* Start DATA EXCERPTS *

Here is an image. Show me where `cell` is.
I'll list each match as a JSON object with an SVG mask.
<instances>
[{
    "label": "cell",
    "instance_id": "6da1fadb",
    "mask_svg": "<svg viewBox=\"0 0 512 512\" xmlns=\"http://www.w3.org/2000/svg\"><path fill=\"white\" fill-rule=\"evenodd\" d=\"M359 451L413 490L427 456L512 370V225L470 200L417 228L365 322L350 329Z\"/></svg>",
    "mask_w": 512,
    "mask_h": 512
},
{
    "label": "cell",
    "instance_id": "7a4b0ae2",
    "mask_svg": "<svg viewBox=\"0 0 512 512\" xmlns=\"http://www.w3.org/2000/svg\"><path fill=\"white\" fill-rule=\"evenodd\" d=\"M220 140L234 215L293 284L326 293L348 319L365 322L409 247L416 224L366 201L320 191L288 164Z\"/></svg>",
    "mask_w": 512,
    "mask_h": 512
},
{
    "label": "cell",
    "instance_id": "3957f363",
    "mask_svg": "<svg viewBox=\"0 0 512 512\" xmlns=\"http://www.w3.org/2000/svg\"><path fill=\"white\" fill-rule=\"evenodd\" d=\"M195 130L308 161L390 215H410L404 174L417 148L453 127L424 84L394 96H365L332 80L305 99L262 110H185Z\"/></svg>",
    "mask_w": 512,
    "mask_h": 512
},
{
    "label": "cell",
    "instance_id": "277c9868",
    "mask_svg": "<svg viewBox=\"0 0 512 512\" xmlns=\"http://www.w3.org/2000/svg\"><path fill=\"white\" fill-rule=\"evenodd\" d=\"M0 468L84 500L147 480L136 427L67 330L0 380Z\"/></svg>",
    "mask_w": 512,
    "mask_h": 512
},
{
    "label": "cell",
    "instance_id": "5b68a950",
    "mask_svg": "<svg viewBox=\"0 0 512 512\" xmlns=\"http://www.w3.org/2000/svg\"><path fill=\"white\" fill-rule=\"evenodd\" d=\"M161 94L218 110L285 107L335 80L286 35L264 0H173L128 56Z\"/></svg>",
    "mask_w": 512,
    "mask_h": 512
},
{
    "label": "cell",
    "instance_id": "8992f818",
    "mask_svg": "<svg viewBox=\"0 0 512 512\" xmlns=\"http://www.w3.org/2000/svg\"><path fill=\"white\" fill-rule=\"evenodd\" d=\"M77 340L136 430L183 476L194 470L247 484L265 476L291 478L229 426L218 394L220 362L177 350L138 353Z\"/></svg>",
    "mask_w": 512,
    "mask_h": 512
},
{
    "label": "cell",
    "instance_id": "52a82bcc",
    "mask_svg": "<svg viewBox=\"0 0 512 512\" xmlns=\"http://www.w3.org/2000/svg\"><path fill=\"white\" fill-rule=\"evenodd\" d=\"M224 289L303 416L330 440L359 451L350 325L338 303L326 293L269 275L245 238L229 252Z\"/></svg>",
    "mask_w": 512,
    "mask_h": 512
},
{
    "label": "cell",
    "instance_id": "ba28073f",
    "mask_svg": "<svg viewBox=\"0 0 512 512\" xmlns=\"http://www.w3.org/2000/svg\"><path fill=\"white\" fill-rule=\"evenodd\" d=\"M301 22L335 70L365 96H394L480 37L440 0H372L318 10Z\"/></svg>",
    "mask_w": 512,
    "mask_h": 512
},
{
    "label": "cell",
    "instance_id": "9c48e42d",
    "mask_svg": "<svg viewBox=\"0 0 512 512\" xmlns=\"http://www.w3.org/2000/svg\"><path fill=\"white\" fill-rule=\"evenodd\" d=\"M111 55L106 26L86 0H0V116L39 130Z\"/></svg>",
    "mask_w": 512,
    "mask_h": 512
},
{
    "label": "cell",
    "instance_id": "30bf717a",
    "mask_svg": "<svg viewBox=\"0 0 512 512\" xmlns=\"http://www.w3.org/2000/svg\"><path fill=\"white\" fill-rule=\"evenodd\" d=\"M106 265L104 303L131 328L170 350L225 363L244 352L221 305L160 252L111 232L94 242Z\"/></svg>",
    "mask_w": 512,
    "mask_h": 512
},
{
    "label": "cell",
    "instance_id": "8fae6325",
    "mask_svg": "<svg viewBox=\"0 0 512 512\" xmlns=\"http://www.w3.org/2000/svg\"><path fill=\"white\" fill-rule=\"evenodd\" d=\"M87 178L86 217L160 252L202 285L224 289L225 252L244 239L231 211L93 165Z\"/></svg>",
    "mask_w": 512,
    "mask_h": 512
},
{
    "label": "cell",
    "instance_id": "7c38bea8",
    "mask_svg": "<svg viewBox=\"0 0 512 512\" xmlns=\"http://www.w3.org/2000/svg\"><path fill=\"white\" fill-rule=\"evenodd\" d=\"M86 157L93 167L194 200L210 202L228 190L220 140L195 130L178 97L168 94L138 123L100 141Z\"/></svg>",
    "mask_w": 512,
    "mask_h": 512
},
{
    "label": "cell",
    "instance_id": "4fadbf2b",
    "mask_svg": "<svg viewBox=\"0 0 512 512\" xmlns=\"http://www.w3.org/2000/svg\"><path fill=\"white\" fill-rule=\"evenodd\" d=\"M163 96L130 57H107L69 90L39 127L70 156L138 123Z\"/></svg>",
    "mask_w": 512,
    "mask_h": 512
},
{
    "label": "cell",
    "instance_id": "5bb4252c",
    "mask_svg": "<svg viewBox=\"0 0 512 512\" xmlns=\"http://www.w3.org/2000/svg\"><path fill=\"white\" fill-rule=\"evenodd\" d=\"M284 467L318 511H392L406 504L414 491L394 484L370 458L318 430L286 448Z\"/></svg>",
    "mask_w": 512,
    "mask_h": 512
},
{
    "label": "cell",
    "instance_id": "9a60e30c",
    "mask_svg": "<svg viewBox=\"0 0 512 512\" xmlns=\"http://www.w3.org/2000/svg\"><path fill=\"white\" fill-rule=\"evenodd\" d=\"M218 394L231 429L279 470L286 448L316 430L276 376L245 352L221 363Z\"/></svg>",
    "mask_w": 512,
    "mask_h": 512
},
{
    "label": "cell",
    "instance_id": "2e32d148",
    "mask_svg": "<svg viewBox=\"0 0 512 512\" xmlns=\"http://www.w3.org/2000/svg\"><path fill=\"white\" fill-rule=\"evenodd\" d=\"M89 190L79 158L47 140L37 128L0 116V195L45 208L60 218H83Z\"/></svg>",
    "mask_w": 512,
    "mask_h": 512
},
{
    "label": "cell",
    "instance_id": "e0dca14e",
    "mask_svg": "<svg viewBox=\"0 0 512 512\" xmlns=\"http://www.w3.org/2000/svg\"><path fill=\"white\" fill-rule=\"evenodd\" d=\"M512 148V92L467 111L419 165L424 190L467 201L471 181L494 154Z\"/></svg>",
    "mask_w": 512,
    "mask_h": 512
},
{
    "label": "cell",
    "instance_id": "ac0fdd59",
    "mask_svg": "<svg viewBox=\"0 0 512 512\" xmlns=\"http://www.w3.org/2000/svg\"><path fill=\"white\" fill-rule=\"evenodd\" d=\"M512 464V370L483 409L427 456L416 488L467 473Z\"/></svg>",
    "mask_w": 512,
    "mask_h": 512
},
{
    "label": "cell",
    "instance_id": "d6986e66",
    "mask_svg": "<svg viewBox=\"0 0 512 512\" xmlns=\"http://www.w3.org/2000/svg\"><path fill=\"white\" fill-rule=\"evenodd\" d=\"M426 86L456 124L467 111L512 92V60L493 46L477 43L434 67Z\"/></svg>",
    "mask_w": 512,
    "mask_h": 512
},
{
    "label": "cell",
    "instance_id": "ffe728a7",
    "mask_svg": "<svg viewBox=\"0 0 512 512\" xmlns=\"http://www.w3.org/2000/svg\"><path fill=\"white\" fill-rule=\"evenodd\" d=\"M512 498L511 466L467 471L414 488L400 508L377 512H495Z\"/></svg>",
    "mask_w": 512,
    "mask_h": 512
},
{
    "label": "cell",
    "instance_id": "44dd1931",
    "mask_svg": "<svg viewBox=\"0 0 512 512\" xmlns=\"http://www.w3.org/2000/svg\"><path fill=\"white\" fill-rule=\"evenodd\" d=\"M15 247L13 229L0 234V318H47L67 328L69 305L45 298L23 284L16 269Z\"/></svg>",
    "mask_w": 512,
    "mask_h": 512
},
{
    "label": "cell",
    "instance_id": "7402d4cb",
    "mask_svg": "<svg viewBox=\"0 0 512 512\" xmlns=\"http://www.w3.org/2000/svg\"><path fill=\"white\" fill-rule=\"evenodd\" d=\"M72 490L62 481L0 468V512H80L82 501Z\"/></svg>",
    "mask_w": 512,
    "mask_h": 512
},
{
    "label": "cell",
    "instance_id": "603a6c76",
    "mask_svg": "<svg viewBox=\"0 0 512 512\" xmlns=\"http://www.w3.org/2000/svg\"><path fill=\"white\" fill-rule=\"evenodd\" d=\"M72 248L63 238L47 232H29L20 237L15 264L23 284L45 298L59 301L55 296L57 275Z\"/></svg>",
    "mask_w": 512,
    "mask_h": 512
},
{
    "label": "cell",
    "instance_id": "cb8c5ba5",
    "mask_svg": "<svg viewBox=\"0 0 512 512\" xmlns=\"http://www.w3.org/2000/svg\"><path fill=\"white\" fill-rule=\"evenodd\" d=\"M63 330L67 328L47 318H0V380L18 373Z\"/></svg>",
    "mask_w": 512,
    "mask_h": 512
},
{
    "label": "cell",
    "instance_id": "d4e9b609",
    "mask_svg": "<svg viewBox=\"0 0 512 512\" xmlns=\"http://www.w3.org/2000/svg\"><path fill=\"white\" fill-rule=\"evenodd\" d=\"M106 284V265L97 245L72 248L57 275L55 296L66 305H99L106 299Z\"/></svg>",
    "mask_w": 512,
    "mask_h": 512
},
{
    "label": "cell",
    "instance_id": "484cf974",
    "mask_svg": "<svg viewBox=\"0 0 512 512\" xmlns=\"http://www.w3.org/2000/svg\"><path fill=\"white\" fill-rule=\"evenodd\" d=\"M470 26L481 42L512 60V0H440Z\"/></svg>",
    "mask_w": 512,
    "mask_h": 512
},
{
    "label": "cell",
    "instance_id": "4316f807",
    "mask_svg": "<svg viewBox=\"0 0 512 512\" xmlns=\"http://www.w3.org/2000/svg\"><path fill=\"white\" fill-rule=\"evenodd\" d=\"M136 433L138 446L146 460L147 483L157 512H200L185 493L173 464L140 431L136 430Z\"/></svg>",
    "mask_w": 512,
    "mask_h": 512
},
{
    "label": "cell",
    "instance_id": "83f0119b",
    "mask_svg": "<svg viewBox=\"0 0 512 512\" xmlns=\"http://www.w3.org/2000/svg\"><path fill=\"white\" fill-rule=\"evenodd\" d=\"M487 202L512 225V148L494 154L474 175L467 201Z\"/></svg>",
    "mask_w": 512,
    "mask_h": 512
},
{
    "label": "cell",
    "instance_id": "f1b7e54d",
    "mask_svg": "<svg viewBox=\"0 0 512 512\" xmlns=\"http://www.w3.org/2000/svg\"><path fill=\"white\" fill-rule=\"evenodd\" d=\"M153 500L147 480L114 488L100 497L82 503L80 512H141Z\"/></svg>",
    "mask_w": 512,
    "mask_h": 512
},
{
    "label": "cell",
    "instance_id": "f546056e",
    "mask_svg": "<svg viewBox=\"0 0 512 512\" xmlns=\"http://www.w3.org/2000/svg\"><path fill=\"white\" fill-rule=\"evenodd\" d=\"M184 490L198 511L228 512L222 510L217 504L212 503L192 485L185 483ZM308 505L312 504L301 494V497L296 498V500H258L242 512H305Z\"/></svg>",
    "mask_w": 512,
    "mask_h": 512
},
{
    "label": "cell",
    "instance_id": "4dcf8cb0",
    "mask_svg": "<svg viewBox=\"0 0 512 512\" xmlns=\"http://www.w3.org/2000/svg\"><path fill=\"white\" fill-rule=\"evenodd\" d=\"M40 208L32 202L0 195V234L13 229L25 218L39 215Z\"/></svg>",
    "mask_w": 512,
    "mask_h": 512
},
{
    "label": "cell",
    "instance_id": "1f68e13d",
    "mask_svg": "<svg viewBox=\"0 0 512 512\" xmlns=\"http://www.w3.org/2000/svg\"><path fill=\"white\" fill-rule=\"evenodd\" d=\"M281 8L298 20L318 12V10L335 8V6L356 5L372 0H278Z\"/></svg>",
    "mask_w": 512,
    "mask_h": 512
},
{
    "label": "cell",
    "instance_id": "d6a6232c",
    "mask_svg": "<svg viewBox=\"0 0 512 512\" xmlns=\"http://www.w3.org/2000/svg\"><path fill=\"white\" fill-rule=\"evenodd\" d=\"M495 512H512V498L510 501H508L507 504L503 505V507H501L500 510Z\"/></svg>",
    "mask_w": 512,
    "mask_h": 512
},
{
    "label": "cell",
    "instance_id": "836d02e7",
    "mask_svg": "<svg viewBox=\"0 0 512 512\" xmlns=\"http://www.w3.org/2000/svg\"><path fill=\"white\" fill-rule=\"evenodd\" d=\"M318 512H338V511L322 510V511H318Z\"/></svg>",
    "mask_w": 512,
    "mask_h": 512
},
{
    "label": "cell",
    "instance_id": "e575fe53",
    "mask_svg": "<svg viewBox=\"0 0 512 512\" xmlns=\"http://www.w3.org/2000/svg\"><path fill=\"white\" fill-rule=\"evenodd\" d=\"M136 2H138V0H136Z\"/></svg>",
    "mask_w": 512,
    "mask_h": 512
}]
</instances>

* End DATA EXCERPTS *

-- TASK STATEMENT --
Output the lines of the entries exactly as they appear, starting at the very first line and ending with the line that contains "468L84 500L147 480L136". Include both of those lines and nothing after the second one.

-- OUTPUT FOR THIS EXERCISE --
Here is an image. Show me where `cell` is.
I'll list each match as a JSON object with an SVG mask.
<instances>
[{
    "label": "cell",
    "instance_id": "6da1fadb",
    "mask_svg": "<svg viewBox=\"0 0 512 512\" xmlns=\"http://www.w3.org/2000/svg\"><path fill=\"white\" fill-rule=\"evenodd\" d=\"M359 451L413 490L427 456L512 370V225L470 200L417 228L365 322L350 329Z\"/></svg>",
    "mask_w": 512,
    "mask_h": 512
},
{
    "label": "cell",
    "instance_id": "7a4b0ae2",
    "mask_svg": "<svg viewBox=\"0 0 512 512\" xmlns=\"http://www.w3.org/2000/svg\"><path fill=\"white\" fill-rule=\"evenodd\" d=\"M220 140L234 215L293 284L326 293L348 319L365 322L409 247L416 224L366 201L320 191L288 164Z\"/></svg>",
    "mask_w": 512,
    "mask_h": 512
},
{
    "label": "cell",
    "instance_id": "3957f363",
    "mask_svg": "<svg viewBox=\"0 0 512 512\" xmlns=\"http://www.w3.org/2000/svg\"><path fill=\"white\" fill-rule=\"evenodd\" d=\"M195 130L308 161L390 215H410L404 174L417 148L453 127L424 84L394 96H365L332 80L305 99L262 110H185Z\"/></svg>",
    "mask_w": 512,
    "mask_h": 512
},
{
    "label": "cell",
    "instance_id": "277c9868",
    "mask_svg": "<svg viewBox=\"0 0 512 512\" xmlns=\"http://www.w3.org/2000/svg\"><path fill=\"white\" fill-rule=\"evenodd\" d=\"M0 468L84 500L147 480L136 427L67 330L0 380Z\"/></svg>",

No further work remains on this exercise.